Although I am really struggling and people focus mostly on the mothers in these situations, this is a reminder that the fathers are JUST as important to check on. Everyone copes differently and it's so important to stay communicating with those who are hurting. Please remember you never truly know how someone is feeling--be kind.


How Josh and I are doing as a couple.

I thought I'd add a bit about how Josh and I are coping, taking care of each other, how we are overall dealing with our miscarriage.


Josh and I have been doing okay. And when I say okay...we are surviving. I tend to lose it when he is at work and I'm at home. Alone with my thoughts. Josh texts me as much as he possibly can, but it's hard with the type of job he has. He does his best. And that's all I could ever ask for. There hasn't been one time when Josh has not been there for me--I'm beyond grateful for that.


Things are a lot better when we are together. Even if I'm reading/crocheting/blogging and he is playing his switch/playing his PS5, just being around each other makes things better. I feel safe. We also try to stay busy (if my depression allows). We play a lot of board games, go out for dinner, visit friends, we are building a snow fort in our backyard, we have been starting to plan our wedding, we try to organize our new house....anything and everything that we can DO, we do. With that being said, when emotions are running high or the anxiety is too much and the depression consumes our whole body, we hold each other.
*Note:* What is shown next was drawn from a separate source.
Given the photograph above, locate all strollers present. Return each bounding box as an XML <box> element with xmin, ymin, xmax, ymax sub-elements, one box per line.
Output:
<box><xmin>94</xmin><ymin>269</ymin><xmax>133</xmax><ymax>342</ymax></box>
Sometimes we cry, we talk, we ask questions, but sometimes we just lay on our huge couch and hold on to each other like we are going to float away if we don't hang on.


The other thing is that it's only been a little over two weeks since our miscarriage. I am still doing blood work. We still have upcoming OB/GYN appointments. We are still learning. I truly believe the more we learn the more we will figure out what way of coping is best for us. And coping is different for everyone. So our ways of coping may not help you or your partner, but maybe learning about it will. That's why I started this blog and wanted to tell our story while our story is still unfolding. We still have a lot to learn, a long ways to go, a lot of grieving and coping to do, but we still have one thing in common:


We both still cannot wait to get pregnant again.